The health system's budget eliminates 71 positions at the medical center to save $5.8 million, but most of those were vacant and only three people will be laid off, Fraser said. About 20 current employees whose jobs were eliminated have been transferred to other positions.
Still, several employee unions expressed concern with the cuts. A California Nurses Association representative said the county should reconsider shifting the schedules of nurses at county clinics and replacing them with medical assistants to save money.
"The cuts to nurses and clinics will not shrink the pie," labor representative Tim Jenkins said. "In fact, it'll make it bigger."
Sheriff Greg Munks found support for his $155 million budget on Monday after asking supervisors for a couple add-ons.
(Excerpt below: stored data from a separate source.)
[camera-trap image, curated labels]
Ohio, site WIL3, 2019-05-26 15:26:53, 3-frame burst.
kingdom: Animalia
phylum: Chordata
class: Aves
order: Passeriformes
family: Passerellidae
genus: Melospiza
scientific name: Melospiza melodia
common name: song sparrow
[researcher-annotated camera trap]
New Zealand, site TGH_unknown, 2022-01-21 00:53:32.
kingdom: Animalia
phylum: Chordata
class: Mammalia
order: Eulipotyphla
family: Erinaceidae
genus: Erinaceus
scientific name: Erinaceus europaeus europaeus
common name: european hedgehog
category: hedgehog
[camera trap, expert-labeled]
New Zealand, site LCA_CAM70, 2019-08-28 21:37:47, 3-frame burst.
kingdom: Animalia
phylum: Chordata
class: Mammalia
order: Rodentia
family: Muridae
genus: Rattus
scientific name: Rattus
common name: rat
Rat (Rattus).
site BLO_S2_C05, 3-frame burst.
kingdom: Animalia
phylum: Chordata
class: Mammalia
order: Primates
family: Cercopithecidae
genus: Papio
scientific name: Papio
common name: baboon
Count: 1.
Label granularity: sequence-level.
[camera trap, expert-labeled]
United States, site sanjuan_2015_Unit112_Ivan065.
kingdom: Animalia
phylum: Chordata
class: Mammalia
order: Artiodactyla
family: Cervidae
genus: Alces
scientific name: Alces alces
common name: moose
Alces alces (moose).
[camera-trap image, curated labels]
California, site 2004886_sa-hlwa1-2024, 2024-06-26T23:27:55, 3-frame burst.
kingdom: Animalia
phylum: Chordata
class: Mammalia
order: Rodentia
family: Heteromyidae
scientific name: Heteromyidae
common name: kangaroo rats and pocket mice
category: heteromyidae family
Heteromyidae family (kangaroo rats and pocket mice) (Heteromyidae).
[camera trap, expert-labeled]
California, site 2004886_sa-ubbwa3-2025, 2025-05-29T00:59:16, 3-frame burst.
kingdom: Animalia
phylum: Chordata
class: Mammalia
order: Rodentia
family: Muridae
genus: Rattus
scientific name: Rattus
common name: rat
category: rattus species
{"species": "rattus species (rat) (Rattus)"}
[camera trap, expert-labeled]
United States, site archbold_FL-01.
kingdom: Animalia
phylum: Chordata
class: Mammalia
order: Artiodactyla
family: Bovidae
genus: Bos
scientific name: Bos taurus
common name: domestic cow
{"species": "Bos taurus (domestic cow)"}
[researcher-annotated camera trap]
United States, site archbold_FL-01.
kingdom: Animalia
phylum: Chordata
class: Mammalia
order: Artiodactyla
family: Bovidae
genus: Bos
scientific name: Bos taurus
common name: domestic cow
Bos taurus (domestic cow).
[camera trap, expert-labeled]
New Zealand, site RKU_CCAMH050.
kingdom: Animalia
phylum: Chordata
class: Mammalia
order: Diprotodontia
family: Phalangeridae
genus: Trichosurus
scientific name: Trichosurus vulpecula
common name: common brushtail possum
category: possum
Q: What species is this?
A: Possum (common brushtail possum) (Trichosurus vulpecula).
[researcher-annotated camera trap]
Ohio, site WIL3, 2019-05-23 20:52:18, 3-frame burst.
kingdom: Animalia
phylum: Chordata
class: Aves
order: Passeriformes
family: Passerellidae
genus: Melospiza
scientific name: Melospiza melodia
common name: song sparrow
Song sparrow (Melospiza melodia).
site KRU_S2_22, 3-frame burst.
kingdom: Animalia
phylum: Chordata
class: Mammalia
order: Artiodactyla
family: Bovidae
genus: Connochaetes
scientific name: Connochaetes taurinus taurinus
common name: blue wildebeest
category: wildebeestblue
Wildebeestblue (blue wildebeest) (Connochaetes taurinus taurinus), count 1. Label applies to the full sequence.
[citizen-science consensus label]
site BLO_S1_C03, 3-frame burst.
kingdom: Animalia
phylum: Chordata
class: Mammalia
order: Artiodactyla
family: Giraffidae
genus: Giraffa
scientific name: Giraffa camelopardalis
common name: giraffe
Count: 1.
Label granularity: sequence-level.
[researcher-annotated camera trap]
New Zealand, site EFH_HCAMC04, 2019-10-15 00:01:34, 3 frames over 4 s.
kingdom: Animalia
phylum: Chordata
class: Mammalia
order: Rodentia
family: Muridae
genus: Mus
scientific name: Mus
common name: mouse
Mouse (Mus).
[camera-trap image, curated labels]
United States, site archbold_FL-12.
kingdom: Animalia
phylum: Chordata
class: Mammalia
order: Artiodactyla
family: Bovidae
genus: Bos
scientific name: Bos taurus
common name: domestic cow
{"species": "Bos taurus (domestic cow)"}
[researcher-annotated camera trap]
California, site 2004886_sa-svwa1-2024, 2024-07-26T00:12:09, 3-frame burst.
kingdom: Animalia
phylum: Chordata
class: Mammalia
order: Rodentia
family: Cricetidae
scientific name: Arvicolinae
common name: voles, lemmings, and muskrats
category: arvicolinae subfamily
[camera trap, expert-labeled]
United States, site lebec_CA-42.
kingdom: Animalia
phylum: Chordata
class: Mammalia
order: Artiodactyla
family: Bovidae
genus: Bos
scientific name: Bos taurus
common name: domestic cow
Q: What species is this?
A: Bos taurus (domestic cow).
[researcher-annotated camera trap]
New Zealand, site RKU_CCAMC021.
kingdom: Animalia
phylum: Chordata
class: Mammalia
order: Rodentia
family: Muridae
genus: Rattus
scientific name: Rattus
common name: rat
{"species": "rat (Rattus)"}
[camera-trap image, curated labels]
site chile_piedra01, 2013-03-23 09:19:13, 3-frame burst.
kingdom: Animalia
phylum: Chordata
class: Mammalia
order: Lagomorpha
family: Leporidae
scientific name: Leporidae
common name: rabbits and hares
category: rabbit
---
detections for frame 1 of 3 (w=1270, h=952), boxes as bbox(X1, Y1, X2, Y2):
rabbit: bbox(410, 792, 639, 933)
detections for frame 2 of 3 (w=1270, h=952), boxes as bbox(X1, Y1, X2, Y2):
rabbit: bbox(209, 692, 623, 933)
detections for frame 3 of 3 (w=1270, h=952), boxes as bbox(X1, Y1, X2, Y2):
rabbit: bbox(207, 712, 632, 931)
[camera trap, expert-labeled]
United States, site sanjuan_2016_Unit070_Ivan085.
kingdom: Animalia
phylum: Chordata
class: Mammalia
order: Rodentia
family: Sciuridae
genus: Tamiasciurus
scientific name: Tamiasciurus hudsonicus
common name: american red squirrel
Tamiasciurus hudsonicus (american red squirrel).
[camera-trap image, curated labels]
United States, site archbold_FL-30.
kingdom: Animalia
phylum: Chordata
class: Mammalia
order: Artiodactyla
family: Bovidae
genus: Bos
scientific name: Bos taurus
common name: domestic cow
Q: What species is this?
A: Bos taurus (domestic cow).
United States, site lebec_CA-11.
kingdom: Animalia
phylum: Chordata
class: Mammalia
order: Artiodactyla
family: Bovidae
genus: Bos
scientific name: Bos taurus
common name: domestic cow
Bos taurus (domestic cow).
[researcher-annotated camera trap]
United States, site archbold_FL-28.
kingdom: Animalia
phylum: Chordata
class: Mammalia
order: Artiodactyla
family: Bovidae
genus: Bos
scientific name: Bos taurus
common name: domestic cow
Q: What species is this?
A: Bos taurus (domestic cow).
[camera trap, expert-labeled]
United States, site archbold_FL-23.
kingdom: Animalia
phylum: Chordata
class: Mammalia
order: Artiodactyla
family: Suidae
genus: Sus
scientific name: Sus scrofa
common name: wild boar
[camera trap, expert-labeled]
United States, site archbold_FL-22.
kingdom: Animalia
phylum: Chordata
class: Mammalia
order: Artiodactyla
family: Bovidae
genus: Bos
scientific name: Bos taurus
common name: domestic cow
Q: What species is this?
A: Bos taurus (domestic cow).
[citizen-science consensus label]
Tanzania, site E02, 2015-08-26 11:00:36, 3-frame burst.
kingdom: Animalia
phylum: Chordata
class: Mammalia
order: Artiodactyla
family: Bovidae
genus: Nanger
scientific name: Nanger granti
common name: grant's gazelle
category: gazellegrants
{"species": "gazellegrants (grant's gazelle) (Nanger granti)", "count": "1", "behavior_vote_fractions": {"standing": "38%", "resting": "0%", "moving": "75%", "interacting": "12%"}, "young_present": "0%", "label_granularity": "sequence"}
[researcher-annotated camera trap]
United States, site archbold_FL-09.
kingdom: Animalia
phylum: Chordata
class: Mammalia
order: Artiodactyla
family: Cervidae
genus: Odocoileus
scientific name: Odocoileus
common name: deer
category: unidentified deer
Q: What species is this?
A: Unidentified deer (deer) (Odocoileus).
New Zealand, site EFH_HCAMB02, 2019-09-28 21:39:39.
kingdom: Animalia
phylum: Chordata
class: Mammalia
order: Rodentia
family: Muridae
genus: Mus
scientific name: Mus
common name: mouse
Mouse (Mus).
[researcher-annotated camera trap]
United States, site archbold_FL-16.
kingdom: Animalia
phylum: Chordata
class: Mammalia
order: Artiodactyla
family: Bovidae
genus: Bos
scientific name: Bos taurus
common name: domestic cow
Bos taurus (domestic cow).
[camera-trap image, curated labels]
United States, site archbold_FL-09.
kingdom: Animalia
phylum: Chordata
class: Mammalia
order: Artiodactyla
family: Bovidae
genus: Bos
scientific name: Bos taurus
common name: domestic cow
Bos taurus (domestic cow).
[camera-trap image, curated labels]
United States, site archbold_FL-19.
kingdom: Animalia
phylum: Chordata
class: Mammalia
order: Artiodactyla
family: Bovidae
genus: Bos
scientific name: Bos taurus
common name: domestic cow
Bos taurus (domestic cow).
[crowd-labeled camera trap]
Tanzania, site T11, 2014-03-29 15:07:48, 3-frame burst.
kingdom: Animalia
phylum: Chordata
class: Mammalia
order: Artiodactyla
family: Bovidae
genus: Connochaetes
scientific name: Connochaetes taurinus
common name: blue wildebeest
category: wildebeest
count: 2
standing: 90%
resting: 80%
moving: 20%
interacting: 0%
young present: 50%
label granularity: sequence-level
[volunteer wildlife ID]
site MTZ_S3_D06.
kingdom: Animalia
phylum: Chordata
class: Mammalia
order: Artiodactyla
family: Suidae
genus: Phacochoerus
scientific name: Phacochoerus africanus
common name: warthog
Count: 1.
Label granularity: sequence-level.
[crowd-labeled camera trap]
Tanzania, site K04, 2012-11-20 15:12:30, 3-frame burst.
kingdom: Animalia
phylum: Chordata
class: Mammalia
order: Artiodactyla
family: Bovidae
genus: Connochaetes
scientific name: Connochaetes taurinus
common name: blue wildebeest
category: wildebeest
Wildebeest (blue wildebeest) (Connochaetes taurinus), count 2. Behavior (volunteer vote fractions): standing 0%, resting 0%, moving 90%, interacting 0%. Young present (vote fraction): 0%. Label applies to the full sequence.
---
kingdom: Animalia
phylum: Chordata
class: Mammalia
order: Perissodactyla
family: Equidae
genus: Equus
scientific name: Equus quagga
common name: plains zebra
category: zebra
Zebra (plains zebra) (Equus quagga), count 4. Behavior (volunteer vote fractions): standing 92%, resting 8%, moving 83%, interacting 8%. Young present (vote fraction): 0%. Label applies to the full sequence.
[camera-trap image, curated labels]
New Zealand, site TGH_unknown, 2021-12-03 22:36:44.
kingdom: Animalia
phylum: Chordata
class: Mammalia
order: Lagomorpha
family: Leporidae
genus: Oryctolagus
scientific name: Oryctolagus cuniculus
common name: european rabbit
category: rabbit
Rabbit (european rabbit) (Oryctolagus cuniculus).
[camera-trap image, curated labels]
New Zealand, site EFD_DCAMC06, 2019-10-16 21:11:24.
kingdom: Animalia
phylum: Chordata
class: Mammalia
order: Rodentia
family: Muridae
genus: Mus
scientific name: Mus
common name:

Munks wants to open a new rehabilitation center for female inmates at a cost of $941,000. He also said he needs an extra sergeant, at a cost of $240,000, to add to the group of officials working on planning for the county's replacement-jail project.
"I need to keep building that unit so we can keep this project on track," Munks told the supervisors.
He found support for the sergeant's position from Supervisor Adrienne Tissier, who said it is crucial to avoid more severe overcrowding in the county's existing jails.
"The longer we take to get the people on to continue that, the further out the jail will be," Tissier said. "We cannot afford being behind the eight ball when it comes to jail planning."